Handling continuous data and categorical data together in Exploratory Data Analysis (EDA) requires combining techniques tailored to each data type while also exploring their relationships effectively. Here’s a comprehensive guide on how to approach this:

1. Understand Your Data Types

  • Continuous Data: Numeric values that can take any value within a range (e.g., height, temperature, sales amount).

  • Categorical Data: Variables with discrete categories or groups (e.g., gender, product category, region).

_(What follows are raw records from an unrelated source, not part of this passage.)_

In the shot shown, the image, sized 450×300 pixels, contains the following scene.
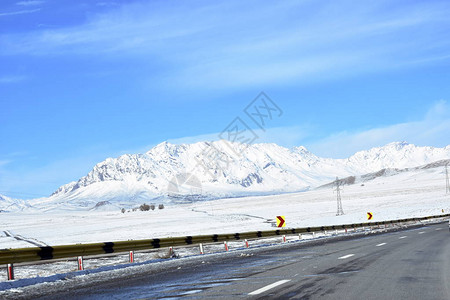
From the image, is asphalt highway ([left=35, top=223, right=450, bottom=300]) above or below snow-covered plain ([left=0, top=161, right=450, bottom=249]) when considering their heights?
above

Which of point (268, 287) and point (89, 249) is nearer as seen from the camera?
point (268, 287)

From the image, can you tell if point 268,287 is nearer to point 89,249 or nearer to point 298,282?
point 298,282

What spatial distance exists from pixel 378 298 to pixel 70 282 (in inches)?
300

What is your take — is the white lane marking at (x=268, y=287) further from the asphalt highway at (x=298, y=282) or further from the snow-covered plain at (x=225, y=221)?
the snow-covered plain at (x=225, y=221)

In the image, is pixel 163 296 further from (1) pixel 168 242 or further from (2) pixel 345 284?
(1) pixel 168 242

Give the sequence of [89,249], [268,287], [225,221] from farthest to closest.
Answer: [225,221] < [89,249] < [268,287]

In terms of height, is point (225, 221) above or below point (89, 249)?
below

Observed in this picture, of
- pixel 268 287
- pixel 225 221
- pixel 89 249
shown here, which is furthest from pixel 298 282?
pixel 225 221

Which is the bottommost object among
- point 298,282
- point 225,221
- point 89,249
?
point 225,221

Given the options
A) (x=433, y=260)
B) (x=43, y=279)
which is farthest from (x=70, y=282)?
(x=433, y=260)

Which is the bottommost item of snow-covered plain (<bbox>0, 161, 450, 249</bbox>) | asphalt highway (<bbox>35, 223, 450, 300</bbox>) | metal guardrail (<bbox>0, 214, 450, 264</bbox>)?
snow-covered plain (<bbox>0, 161, 450, 249</bbox>)

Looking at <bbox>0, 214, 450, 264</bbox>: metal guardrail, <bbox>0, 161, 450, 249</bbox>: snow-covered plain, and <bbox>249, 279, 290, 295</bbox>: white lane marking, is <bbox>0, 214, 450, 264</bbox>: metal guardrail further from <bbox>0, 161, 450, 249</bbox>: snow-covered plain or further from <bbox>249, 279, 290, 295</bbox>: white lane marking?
<bbox>0, 161, 450, 249</bbox>: snow-covered plain

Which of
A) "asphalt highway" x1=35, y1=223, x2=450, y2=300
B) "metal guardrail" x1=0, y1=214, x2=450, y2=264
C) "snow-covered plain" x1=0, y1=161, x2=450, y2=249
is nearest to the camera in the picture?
"asphalt highway" x1=35, y1=223, x2=450, y2=300

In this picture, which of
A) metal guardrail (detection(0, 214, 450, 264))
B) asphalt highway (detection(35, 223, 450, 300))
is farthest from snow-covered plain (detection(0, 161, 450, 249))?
asphalt highway (detection(35, 223, 450, 300))
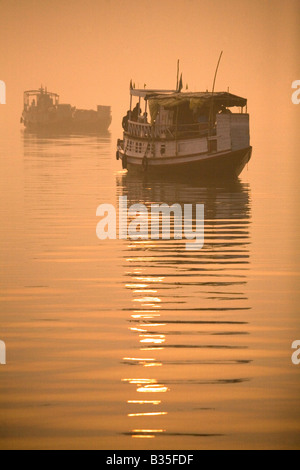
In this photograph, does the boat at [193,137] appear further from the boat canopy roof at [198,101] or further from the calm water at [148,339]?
the calm water at [148,339]

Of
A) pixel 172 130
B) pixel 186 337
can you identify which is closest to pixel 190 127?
pixel 172 130

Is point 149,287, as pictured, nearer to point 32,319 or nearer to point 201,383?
point 32,319

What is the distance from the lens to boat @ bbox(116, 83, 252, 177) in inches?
1962

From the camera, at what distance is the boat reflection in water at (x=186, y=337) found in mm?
10820

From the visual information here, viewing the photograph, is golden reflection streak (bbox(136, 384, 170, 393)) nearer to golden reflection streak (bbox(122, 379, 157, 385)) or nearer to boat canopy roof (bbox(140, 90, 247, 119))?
golden reflection streak (bbox(122, 379, 157, 385))

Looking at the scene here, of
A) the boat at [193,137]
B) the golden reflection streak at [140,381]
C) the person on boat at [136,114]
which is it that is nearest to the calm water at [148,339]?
the golden reflection streak at [140,381]

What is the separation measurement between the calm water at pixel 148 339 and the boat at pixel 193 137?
2212 cm

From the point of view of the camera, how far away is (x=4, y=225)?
92.7 ft

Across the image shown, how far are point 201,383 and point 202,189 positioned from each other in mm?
33130

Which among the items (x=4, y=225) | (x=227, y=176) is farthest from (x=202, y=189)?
(x=4, y=225)

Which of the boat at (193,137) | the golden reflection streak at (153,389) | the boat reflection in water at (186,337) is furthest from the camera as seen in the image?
the boat at (193,137)

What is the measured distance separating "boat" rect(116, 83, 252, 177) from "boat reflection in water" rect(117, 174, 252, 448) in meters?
24.0

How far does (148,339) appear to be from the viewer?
14.1 m

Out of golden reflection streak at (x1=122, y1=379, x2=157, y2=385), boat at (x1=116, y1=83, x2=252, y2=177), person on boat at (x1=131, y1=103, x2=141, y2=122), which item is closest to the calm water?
golden reflection streak at (x1=122, y1=379, x2=157, y2=385)
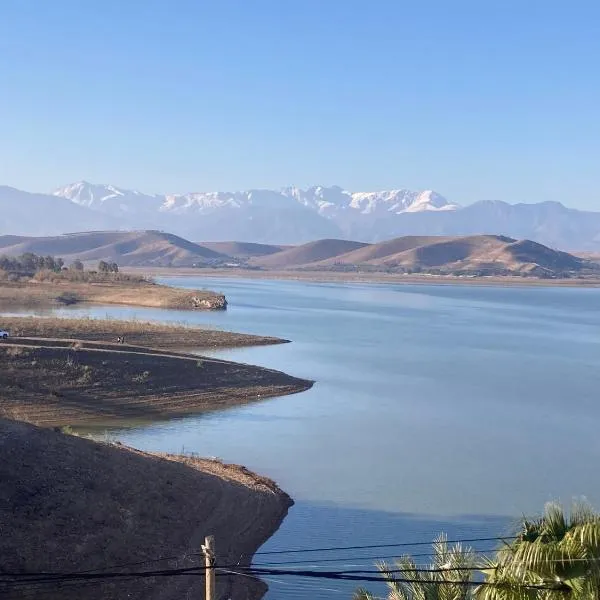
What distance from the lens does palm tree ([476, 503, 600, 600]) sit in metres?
4.77

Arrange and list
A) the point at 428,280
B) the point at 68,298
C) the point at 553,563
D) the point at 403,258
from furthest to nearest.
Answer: the point at 403,258 < the point at 428,280 < the point at 68,298 < the point at 553,563

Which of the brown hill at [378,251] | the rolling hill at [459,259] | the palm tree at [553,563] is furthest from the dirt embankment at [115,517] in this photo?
the brown hill at [378,251]

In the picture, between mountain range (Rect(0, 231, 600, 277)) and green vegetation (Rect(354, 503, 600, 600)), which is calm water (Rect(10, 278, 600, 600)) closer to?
green vegetation (Rect(354, 503, 600, 600))

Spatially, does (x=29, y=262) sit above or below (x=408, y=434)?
above

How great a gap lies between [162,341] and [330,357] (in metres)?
7.42

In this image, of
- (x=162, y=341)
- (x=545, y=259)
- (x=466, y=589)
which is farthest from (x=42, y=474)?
(x=545, y=259)

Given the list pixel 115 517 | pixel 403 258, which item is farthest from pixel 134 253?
pixel 115 517

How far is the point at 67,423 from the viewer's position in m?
22.1

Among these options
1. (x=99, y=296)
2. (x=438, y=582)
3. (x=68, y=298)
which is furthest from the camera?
(x=99, y=296)

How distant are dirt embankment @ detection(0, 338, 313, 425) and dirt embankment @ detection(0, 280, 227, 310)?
29.0 m

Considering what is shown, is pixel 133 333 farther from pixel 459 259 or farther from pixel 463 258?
pixel 463 258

2. Summary Statistics by Data Type

  • Continuous Variables: Use measures like mean, median, standard deviation, variance, min, max, and percentiles to summarize distribution.

  • Categorical Variables: Use frequency counts and proportions to understand category distribution.


3. Visualizing Continuous and Categorical Variables Separately

  • Continuous Variables:

    • Histogram

    • Boxplot

    • Density Plot

    • Violin Plot

  • Categorical Variables:

    • Bar Plot

    • Pie Chart

    • Count Plot


4. Visualizing Relationships Between Continuous and Categorical Data

To analyze how continuous data varies across different categories, use:

  • Boxplots: Show distribution of continuous variables for each category.

  • Violin Plots: Similar to boxplots but also show the density.

  • Strip Plots / Swarm Plots: Display all data points by category to observe distribution and outliers.

  • Bar Plot of Means or Medians: Aggregate continuous data within categories.

  • Grouped Histograms or Density Plots: Overlay histograms or density plots for each category to compare distributions.


5. Statistical Tests for Continuous vs. Categorical Data

  • Use t-tests or ANOVA when comparing means of continuous variables across categories (binary or multiple categories).

  • Use non-parametric tests (e.g., Mann-Whitney U test, Kruskal-Wallis test) if assumptions of normality or equal variance are violated.


6. Handling Mixed Data Types in Correlation Analysis

  • Continuous-Continuous: Use Pearson or Spearman correlation.

  • Categorical-Categorical: Use Chi-square test or Cramér’s V.

  • Continuous-Categorical: Use point-biserial correlation (binary categories) or convert categories into dummy variables and use correlation techniques.


7. Encoding Categorical Variables for Further Analysis

  • Convert categorical variables into numerical formats:

    • Label Encoding for ordinal categories.

    • One-Hot Encoding for nominal categories.

  • Enables use in models or techniques requiring numeric input.


8. Advanced Visualizations and Techniques

  • Pair Plots with Hue: Use seaborn’s pairplot with hue parameter for categorical grouping.

  • Facet Grids: Plot continuous variable distributions split by categories.

  • Heatmaps: For showing relationships in aggregated continuous data across categories.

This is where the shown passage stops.